Heureusement, la Iris en question n'était pas une agaçante péronnelle comme sa vendeuse. Elle tenait plus du livre ouvert.

Visage rond, amical, au sourire léger mais sincère. Un peu voutée, les cheveux grisonnants, des mains fines et une tenue simple, mais de bon goût. Debout derrière son comptoir, ayant relevé la tête de son ouvrage. On pouvait tenter un récit de sa vie à sa seule vue : artisane de talent modéré, mais ayant le sens des affaires. Elle n'avait pas la capacité d'être reconnue comme une maîtresse d'oeuvre, mais savait ne pas tomber dans les pièges. Elle avait gagné assez pour ouvrir un petit commerce dans un quartier en vue et y employer des personnes. D'un naturel ouvert, elle avait préféré le Stroboscope, où elle verrait passer plus de gens, que des lieux plus académiques. Elle devait se charger de la décoration, peut-être même de ses propres vêtements, s'étant cherché longtemps, ayant sans doute hésité.


Que puis-je pour vous ?
Je cherche quelqu'un qui travaille vraisemblablement ici. Un ancien apprenti d'un bijoutier des Embarcadères. Parti à la fin de son apprentissage.

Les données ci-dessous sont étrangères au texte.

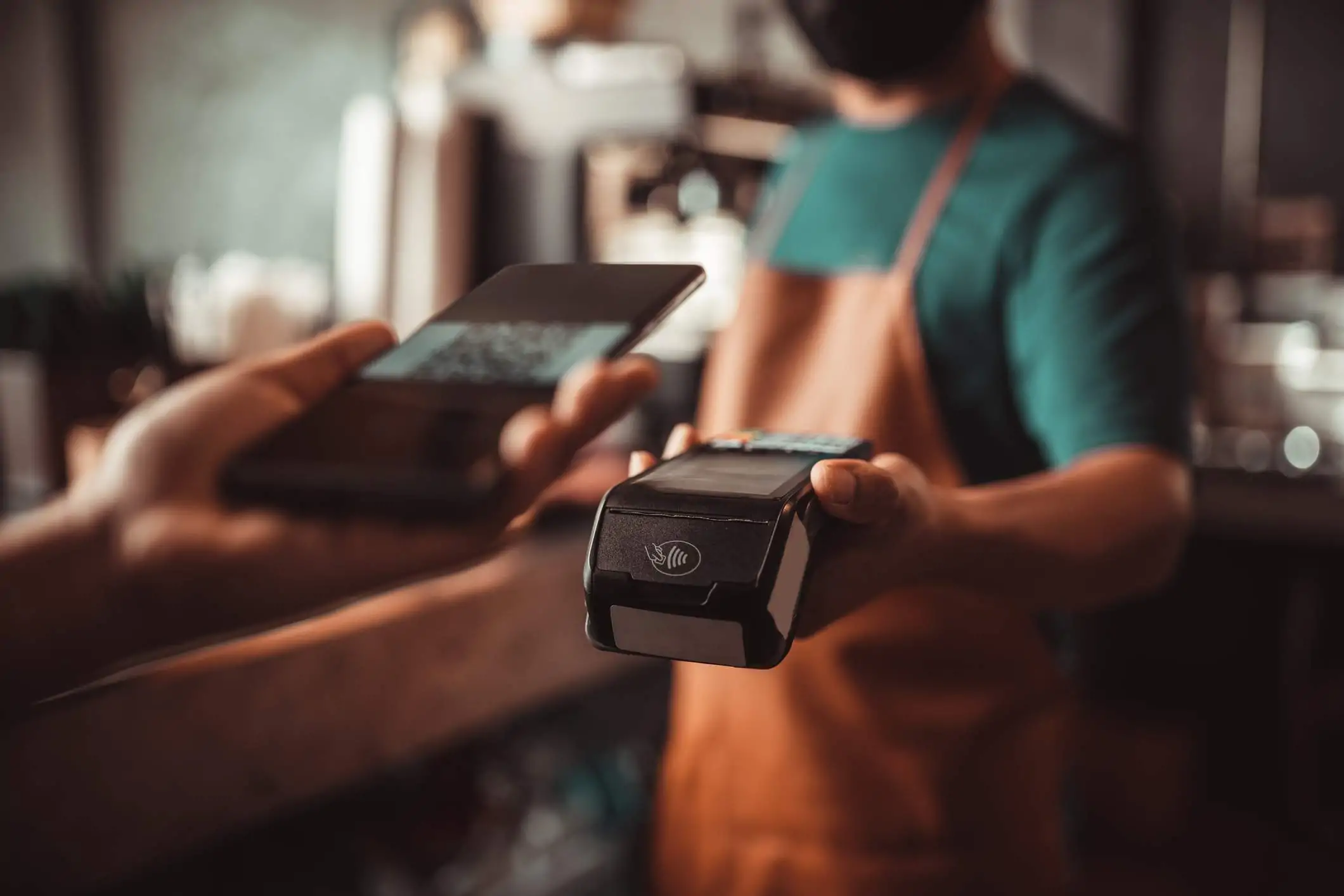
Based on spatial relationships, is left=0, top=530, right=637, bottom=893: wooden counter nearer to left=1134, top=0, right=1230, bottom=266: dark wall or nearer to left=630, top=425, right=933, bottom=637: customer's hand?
left=630, top=425, right=933, bottom=637: customer's hand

De la curiosité, une ombre d'inquiétude, même, mais vite effacée.
Ne poser des questions que lorsque c'était nécessaire.


Un instant je vous prie.

Elle entra dans l'arrière-boutique, dont la seule chose qu'on y percevait était une intense lumière.
Jade l'entendit parler, ce à quoi lui fut répondu un Pas que ça à faire ! assez sec, suivi d'une nouvelle phrase, et un grommellement pour toute réponse. La gérante revint bientôt.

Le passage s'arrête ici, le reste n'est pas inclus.